Percebam que esta é uma inteligência - se é que é uma "inteligência" muito específica. Millôr Fernandes dizia que o jogo de xadrez desenvolvia a inteligência para... jogar xadrez. De tal sorte que minha prodigiosa memória serviria para me fazer um bom jogador de "Stop". Mas no Stop (que na minha terra se chama "Adedonha"), a memória só é um dos atributos. Há que se ter rapidez de raciocínio. E o meu raciocínio, eu sinto dizer, é lento. Quando jogo Stop então, o pensamento pisa no freio. Porém, numa conversa solta é divertido saber tanta coisa inútil. Tenho a impressão de que já foi mais divertido, mas paciência.

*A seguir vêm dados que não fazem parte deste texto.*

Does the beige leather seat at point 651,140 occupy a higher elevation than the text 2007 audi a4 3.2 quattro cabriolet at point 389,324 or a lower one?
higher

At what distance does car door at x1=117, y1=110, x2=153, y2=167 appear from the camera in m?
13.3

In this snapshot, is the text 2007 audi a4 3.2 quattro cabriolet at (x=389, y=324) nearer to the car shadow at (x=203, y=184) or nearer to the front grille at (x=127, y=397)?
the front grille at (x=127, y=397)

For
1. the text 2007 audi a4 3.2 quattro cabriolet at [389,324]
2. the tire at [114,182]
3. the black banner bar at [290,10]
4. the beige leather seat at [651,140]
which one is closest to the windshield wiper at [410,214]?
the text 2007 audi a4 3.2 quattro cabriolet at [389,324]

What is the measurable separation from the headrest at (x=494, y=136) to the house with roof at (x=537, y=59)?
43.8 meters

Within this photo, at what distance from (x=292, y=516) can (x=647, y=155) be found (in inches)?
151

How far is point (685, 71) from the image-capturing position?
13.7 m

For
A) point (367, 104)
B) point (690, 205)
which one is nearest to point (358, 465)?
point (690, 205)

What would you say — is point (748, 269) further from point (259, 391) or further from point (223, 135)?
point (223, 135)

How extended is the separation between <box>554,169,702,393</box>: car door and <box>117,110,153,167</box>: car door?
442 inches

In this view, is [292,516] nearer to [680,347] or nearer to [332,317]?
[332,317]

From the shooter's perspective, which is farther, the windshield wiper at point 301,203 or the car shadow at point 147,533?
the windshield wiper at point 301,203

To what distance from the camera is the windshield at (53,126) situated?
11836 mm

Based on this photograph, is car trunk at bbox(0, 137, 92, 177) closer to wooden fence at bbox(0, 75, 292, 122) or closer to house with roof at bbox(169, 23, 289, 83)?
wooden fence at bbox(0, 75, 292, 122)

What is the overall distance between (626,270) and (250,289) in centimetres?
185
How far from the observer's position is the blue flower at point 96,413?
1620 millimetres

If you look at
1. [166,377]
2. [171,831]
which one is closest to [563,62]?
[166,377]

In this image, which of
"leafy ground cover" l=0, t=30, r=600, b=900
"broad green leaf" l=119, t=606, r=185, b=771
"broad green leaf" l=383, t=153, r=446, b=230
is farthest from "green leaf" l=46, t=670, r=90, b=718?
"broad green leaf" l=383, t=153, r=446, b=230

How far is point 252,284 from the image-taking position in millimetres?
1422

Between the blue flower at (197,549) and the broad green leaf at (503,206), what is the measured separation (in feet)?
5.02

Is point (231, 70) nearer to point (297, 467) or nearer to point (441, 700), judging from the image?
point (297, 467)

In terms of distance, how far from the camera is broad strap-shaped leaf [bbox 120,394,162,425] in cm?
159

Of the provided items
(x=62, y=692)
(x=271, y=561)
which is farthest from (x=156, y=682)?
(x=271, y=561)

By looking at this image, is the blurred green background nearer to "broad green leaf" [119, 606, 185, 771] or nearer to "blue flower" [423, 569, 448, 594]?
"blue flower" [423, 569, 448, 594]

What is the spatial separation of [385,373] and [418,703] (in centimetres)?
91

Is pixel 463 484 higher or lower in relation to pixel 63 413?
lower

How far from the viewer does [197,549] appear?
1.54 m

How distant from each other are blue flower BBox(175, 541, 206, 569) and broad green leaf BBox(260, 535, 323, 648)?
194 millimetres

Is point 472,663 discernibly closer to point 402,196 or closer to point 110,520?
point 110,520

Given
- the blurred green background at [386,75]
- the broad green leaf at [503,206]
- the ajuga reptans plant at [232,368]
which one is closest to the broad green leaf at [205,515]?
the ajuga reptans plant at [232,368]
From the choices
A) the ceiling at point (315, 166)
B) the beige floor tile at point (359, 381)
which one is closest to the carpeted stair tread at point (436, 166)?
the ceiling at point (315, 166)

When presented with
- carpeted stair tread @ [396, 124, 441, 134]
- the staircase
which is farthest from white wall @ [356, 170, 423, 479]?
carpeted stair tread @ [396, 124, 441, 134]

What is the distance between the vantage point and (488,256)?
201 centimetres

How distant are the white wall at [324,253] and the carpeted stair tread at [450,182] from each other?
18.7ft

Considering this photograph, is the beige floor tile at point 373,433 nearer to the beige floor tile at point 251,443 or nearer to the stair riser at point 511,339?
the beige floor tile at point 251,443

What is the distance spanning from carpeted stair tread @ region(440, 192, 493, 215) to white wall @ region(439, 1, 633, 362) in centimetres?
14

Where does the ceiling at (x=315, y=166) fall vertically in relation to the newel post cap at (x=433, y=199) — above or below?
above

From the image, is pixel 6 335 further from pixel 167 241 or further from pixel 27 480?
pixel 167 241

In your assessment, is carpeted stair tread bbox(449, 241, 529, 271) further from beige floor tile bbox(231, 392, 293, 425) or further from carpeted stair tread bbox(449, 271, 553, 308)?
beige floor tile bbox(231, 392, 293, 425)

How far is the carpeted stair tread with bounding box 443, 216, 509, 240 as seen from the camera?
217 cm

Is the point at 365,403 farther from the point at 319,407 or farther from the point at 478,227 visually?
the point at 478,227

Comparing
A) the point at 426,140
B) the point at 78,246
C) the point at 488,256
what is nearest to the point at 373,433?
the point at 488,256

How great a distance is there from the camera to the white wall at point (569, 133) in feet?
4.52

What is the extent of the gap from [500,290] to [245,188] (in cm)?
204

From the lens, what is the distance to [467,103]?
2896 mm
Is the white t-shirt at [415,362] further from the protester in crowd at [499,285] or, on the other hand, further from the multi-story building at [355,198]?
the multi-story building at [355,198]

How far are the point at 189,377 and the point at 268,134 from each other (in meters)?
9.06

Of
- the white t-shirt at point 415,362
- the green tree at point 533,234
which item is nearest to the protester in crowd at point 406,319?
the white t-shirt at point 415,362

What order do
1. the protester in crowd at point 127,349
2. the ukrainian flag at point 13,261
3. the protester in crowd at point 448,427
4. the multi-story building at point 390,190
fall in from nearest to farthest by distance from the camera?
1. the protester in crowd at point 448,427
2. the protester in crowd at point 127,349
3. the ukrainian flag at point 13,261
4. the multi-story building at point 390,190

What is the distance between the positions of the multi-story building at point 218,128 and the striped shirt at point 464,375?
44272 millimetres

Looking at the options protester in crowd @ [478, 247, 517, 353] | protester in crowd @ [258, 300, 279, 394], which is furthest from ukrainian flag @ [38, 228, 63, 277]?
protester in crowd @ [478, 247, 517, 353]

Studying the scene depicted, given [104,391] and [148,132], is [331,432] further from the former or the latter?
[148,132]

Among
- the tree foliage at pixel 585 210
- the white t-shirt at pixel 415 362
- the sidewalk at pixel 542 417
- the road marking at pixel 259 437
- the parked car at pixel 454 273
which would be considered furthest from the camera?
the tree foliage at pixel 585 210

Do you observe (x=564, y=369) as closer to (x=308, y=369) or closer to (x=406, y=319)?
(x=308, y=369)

Daí que na escola sempre tive a matemática e as ciências exatas como inimigas. Drummond dizia que as escolas enchem as crianças de matemática sem fazê-lo através da poesia da matemática. Não sei, diria ao Poeta. No meu caso cansei de ver professores e colegas de classe deslumbrados com aqueles números na lousa. Nessas horas, além de me sentir burro eu ficava com remorso de não partilhar daquela alegria toda.

O fato é que mesmo assim eu terminei a escola, a faculdade, a pós-graduação e até consegui ser pai. E é com muito orgulho que vos declaro que, voilà, terminei de montar o monstro de Lego, quase três horas depois da montagem iniciada, com meu filho já dormindo há tempos. Deixei-o de pé sobre a mesa, e fui dormir feliz. Antes dei uma olhadinha a mais no outrora amontoado de pecinhas que agora era alguma coisa em cima da mesa da cozinha. Disse baixinho "Parla!"

No outro dia, meu filho veio me acordar. Queria descer para ver o monstro. Descemos, e vi que ele já desfrutava de sua primeira maior empolgação do mundo daquele dia. Sentamos juntos, cada um numa cadeira. Eu peguei o monstro antes do menino. Olhei incrédulo. Eu tinha mesmo feito aquilo? Essa dúvida me consumiu muito tempo. Impaciente, meu filho puxou o negócio da minha mão e aconteceu o inevitável: o boneco escapou de nós e se espatifou no chão. Corremos a tentar juntar os pedaços que se espalhavam pelo chão, ao mesmo tempo em que dissuadíamos com altos berros nossa cachorrinha de tentar comer algumas pecinhas.

Colocamos o monstro esquartejado em cima da mesa. Já experimentei algumas derrotas e aquela certamente iria para a prateleira das maiores. Mas meu menino não se deteve. Em contraste com minha catatonia, prontamente foi remontando o brinquedo - detalhe - sem se guiar pelo folheto. Fiquei contemplando sua agilidade e ele me olhou sorrindo. E foi então que após o sentimento de derrota, fui tomado por uma vitória irresistível: a de ter o privilégio de poder olhar para o filho de cinco anos e dizer com os olhos, "você sabe exatamente o que fazer. Você é o cara!"